:: Material to process ::

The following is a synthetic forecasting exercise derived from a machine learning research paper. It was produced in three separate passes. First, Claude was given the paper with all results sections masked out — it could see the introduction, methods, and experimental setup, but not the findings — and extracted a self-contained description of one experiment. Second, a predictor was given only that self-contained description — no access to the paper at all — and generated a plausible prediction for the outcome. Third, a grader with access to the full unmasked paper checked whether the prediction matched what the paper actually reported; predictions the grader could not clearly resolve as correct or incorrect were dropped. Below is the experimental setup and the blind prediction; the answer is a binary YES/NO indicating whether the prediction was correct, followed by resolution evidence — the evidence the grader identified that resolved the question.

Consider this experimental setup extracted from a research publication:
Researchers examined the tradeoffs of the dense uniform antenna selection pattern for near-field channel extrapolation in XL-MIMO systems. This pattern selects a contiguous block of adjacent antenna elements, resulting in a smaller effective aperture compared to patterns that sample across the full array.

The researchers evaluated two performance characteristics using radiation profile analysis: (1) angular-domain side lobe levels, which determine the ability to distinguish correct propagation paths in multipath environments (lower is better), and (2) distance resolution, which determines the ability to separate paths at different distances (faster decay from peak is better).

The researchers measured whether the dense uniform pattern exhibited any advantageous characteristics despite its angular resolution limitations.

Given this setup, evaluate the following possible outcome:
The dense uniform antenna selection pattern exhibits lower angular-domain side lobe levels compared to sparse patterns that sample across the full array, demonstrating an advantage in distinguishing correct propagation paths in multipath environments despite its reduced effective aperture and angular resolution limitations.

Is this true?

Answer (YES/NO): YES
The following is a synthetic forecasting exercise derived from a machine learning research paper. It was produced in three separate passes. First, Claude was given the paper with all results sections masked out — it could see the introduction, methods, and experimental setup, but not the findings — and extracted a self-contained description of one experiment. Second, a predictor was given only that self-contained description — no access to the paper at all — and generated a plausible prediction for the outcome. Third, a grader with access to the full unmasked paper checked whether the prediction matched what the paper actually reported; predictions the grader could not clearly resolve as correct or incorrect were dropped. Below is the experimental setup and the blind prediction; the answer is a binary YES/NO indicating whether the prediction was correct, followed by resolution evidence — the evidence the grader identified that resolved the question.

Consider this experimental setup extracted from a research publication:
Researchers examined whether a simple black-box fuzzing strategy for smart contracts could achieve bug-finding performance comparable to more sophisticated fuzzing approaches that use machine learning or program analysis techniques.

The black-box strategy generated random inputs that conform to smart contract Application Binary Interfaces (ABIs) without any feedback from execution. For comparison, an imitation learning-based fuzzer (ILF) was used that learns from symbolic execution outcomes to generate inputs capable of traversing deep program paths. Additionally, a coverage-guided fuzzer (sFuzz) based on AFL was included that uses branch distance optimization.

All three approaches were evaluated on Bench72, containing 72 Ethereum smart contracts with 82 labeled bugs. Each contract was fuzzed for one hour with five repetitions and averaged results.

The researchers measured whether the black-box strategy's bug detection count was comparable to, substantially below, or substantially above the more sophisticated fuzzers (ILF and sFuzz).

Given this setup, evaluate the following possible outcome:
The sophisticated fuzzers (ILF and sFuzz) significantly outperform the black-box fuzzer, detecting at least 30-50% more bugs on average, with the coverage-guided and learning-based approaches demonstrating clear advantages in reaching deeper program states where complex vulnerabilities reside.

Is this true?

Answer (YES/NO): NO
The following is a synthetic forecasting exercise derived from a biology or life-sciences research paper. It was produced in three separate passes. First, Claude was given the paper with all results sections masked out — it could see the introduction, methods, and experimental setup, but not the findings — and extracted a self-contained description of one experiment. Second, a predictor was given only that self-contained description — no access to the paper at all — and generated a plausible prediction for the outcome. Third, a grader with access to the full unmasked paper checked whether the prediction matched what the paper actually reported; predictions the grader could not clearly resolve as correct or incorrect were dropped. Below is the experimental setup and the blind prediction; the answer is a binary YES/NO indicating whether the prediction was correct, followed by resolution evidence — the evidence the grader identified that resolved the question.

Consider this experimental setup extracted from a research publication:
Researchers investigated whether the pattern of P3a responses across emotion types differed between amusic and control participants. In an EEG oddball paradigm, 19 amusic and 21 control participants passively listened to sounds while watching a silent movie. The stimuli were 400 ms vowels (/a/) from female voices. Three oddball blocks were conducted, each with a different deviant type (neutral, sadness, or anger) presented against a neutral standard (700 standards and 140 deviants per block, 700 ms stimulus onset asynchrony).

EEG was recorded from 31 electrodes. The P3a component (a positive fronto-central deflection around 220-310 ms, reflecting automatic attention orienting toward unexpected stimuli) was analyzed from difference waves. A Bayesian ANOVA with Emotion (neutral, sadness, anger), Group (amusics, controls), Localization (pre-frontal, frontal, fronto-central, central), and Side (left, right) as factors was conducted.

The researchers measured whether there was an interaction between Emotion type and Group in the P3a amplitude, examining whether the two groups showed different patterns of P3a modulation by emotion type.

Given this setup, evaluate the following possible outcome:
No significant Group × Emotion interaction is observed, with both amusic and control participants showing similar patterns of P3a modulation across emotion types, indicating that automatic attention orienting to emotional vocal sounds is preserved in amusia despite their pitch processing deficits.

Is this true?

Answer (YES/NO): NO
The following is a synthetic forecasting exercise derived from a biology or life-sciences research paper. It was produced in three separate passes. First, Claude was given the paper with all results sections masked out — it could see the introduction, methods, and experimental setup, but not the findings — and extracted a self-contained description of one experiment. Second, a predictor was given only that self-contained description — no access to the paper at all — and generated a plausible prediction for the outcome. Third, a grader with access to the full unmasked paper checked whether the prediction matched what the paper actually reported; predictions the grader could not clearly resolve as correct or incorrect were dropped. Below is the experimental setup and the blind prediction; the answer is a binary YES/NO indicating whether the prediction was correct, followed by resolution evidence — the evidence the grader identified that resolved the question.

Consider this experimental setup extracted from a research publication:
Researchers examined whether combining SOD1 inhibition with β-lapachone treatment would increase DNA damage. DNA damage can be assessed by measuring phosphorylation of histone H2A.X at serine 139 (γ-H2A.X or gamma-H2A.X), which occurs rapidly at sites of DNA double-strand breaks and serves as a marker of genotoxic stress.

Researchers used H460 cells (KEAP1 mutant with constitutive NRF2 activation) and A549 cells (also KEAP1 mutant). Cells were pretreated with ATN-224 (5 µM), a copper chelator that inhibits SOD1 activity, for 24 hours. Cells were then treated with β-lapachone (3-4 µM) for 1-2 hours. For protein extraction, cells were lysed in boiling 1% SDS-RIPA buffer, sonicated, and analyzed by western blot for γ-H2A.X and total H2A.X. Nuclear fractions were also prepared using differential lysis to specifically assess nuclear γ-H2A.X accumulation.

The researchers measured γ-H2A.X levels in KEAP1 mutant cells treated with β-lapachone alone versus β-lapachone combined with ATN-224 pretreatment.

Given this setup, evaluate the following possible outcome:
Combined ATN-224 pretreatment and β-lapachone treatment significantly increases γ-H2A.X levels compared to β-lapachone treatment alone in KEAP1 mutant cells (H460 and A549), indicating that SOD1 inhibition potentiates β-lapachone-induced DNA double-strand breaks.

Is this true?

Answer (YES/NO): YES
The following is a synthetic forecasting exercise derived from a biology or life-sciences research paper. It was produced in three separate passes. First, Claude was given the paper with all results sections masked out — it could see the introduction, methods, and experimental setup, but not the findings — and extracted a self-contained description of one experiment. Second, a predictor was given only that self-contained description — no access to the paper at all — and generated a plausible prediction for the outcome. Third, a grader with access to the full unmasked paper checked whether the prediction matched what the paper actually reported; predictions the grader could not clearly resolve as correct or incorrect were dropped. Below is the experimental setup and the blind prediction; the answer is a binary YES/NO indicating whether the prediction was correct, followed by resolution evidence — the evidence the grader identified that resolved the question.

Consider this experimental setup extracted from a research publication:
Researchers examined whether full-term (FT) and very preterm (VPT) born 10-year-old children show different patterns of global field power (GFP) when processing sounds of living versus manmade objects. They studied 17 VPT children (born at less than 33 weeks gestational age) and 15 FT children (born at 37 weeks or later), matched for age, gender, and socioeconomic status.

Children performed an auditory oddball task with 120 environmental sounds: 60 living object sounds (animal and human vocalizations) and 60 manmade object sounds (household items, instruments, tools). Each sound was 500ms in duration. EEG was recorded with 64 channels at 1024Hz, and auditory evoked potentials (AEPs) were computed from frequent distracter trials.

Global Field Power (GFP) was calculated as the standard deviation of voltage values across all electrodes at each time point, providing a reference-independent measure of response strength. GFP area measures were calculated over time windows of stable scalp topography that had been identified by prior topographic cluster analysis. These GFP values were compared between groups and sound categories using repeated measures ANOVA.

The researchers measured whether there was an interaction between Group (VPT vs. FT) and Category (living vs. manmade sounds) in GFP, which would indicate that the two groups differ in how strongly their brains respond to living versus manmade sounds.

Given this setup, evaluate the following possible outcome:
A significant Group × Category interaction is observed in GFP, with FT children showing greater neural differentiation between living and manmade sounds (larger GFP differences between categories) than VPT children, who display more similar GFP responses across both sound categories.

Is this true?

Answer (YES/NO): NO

:::
:: Material to process ::

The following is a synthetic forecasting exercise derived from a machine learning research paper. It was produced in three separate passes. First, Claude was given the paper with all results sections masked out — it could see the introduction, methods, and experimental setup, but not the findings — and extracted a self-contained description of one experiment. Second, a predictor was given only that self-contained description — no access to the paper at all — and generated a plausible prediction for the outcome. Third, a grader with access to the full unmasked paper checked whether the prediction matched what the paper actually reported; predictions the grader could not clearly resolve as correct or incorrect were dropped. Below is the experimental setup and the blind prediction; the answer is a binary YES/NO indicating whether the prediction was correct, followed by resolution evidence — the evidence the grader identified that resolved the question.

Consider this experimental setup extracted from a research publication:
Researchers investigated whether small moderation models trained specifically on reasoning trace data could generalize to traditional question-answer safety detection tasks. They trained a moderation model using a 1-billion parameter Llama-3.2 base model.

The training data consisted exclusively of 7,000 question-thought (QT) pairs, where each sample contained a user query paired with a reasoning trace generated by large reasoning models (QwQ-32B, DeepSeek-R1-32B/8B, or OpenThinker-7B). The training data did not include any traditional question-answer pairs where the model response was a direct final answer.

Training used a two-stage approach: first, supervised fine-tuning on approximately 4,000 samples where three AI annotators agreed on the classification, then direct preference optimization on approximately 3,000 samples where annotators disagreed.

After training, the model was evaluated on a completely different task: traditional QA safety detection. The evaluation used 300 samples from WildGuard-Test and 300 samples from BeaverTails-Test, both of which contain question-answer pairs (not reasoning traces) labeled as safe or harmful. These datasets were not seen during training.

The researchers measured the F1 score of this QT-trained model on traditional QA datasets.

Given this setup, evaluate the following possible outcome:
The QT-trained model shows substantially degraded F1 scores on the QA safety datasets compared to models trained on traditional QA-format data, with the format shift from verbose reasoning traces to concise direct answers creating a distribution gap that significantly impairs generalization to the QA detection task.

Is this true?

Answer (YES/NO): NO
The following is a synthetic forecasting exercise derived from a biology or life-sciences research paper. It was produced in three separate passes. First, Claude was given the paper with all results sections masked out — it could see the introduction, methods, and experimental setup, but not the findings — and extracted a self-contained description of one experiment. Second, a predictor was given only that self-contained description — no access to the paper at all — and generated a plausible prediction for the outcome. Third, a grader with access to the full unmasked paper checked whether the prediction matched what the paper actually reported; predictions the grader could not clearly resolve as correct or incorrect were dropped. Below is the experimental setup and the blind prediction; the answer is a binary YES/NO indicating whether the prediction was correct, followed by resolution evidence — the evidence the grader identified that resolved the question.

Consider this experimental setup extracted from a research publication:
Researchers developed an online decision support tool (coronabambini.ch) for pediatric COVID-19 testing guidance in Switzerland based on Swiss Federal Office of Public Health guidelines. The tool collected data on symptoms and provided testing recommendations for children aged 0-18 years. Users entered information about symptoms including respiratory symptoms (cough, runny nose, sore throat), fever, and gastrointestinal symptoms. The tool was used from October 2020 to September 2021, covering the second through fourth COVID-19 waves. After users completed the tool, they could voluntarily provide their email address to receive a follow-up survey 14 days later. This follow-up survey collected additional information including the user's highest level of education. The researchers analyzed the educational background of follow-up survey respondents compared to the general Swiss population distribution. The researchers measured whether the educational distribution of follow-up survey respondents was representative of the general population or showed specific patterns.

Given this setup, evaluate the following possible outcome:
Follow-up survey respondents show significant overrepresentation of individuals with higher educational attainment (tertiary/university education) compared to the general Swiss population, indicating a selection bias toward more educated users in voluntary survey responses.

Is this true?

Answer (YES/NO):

:::

Write down, word for word, the lines above from the one containing "All three approaches" through the one containing "The researchers measured whether the black-box", both ends included.

▶ The completed task:
All three approaches were evaluated on Bench72, containing 72 Ethereum smart contracts with 82 labeled bugs. Each contract was fuzzed for one hour with five repetitions and averaged results.

The researchers measured whether the black-box strategy's bug detection count was comparable to, substantially below, or substantially above the more sophisticated fuzzers (ILF and sFuzz).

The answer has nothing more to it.